DX Unified Infrastructure Management

 View Only
  • 1.  Monitoring loss on some robots/servers

    Posted May 09, 2023 12:10 PM

    Hi everyone, I am going through something very curious, where I have observed with some recurrence that some robots seems to lose monitoring. Observing this state, not present any alarm only visually i see that don't have probe activate:


    I recovery the monitoring, re-deploying robot_update and so deploy cdm, processes, sqlserver, etc... And the monitoring go back activate...


    Any idea what happen here and how can i detect this behavior ?

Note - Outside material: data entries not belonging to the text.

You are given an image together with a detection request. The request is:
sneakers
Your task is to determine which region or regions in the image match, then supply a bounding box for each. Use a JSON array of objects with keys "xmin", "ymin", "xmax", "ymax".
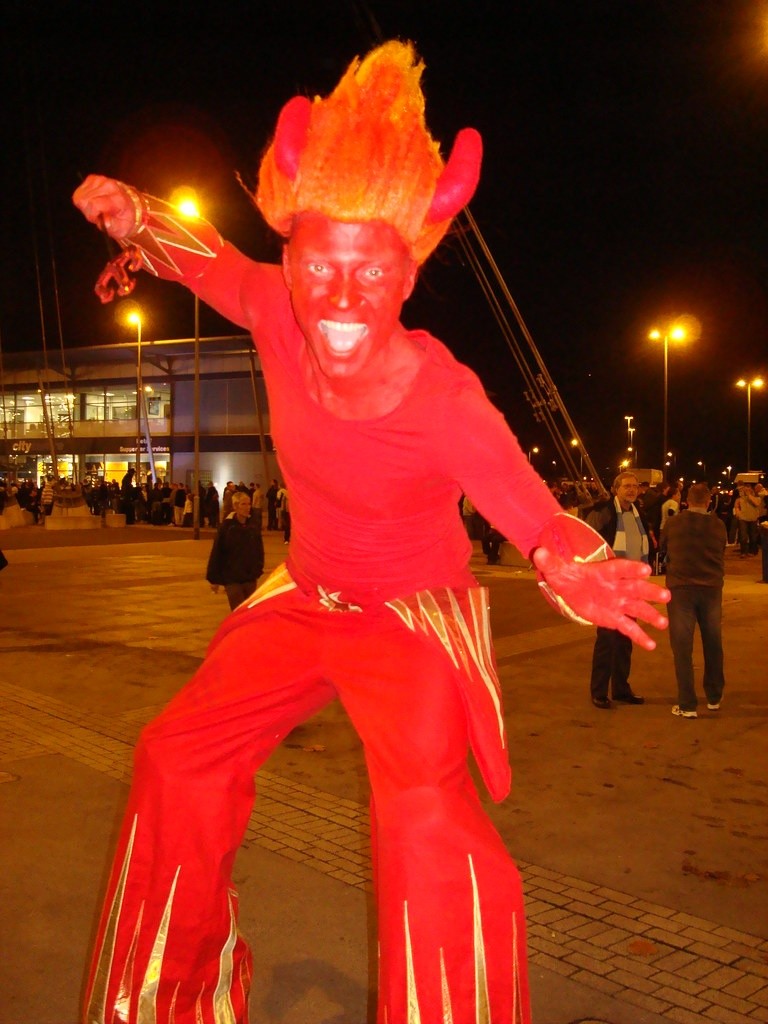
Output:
[
  {"xmin": 707, "ymin": 691, "xmax": 724, "ymax": 711},
  {"xmin": 671, "ymin": 705, "xmax": 698, "ymax": 719},
  {"xmin": 611, "ymin": 694, "xmax": 645, "ymax": 704},
  {"xmin": 591, "ymin": 696, "xmax": 610, "ymax": 708}
]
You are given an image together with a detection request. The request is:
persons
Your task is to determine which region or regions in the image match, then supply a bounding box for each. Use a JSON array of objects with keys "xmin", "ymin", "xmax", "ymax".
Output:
[
  {"xmin": 0, "ymin": 468, "xmax": 293, "ymax": 545},
  {"xmin": 206, "ymin": 492, "xmax": 265, "ymax": 611},
  {"xmin": 586, "ymin": 472, "xmax": 653, "ymax": 708},
  {"xmin": 460, "ymin": 476, "xmax": 768, "ymax": 582},
  {"xmin": 658, "ymin": 484, "xmax": 727, "ymax": 718},
  {"xmin": 72, "ymin": 41, "xmax": 672, "ymax": 1024}
]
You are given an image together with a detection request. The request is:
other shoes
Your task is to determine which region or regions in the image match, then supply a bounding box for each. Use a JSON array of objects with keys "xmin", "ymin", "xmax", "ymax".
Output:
[{"xmin": 284, "ymin": 540, "xmax": 289, "ymax": 545}]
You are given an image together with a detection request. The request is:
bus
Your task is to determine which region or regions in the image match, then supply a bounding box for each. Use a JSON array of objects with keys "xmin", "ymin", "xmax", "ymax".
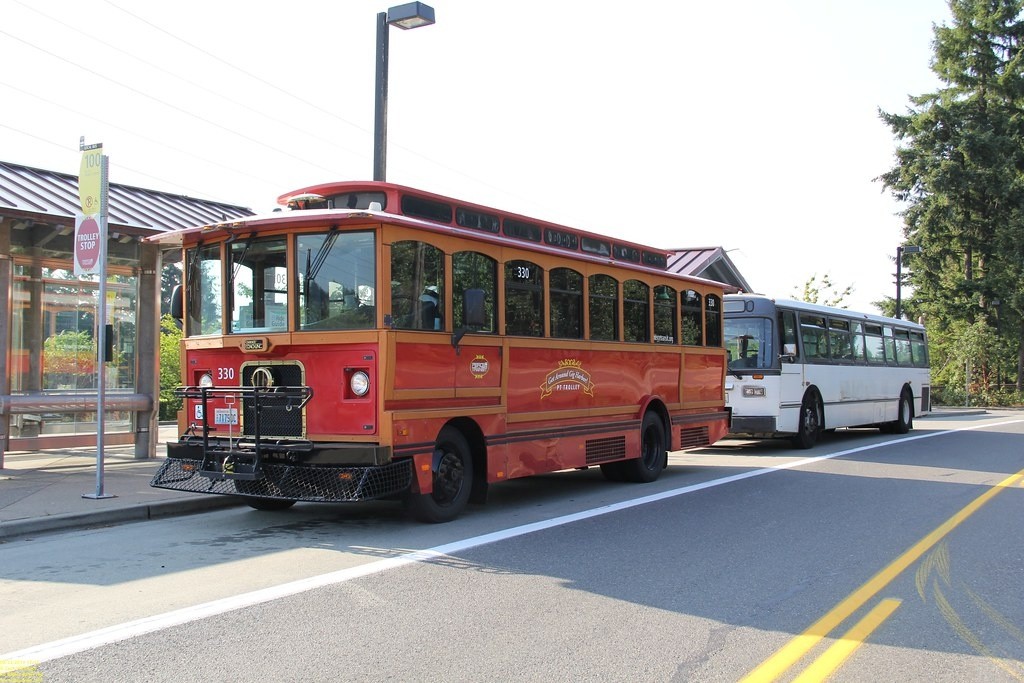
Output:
[
  {"xmin": 723, "ymin": 291, "xmax": 932, "ymax": 449},
  {"xmin": 0, "ymin": 253, "xmax": 156, "ymax": 427},
  {"xmin": 147, "ymin": 182, "xmax": 733, "ymax": 524}
]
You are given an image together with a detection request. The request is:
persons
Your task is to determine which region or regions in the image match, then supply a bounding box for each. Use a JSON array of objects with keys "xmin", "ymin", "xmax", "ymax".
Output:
[{"xmin": 395, "ymin": 261, "xmax": 441, "ymax": 329}]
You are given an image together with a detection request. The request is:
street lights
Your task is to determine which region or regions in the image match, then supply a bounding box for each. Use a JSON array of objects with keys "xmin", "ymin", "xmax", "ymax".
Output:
[
  {"xmin": 896, "ymin": 246, "xmax": 922, "ymax": 319},
  {"xmin": 991, "ymin": 300, "xmax": 1001, "ymax": 392},
  {"xmin": 374, "ymin": 1, "xmax": 436, "ymax": 182}
]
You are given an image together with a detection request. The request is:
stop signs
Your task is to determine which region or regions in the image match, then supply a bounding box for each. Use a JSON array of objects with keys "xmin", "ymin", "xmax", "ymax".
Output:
[{"xmin": 74, "ymin": 214, "xmax": 101, "ymax": 274}]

  • 2.  RE: Monitoring loss on some robots/servers

    Posted May 09, 2023 10:33 PM

    when the robot shuts down, controller updates the list of probes that should be running by rewriting controller.cfg. If the drive is full or not writable then this file will get truncated or deleted. If the file doesn't exist, when the robot starts back up it will create a controller.cfg with a single "paragraph" in it for controller. And you'll only see controller in IM and it will be the only process (along with numbus) running.

    When this happens again, before doing anything check to see what's in controller.cfg - I bet that it is only the one entry. You can look at the file now on a good robot to see what should be there. 

    If it gets truncated, you can recreate the controller.cfg by copying it from a similarly configured robot. Put it in the changes subdirectory, delete all lines that start with magic_key, then start the robot. It should move the file to the robot directory and delete it from the changes directory.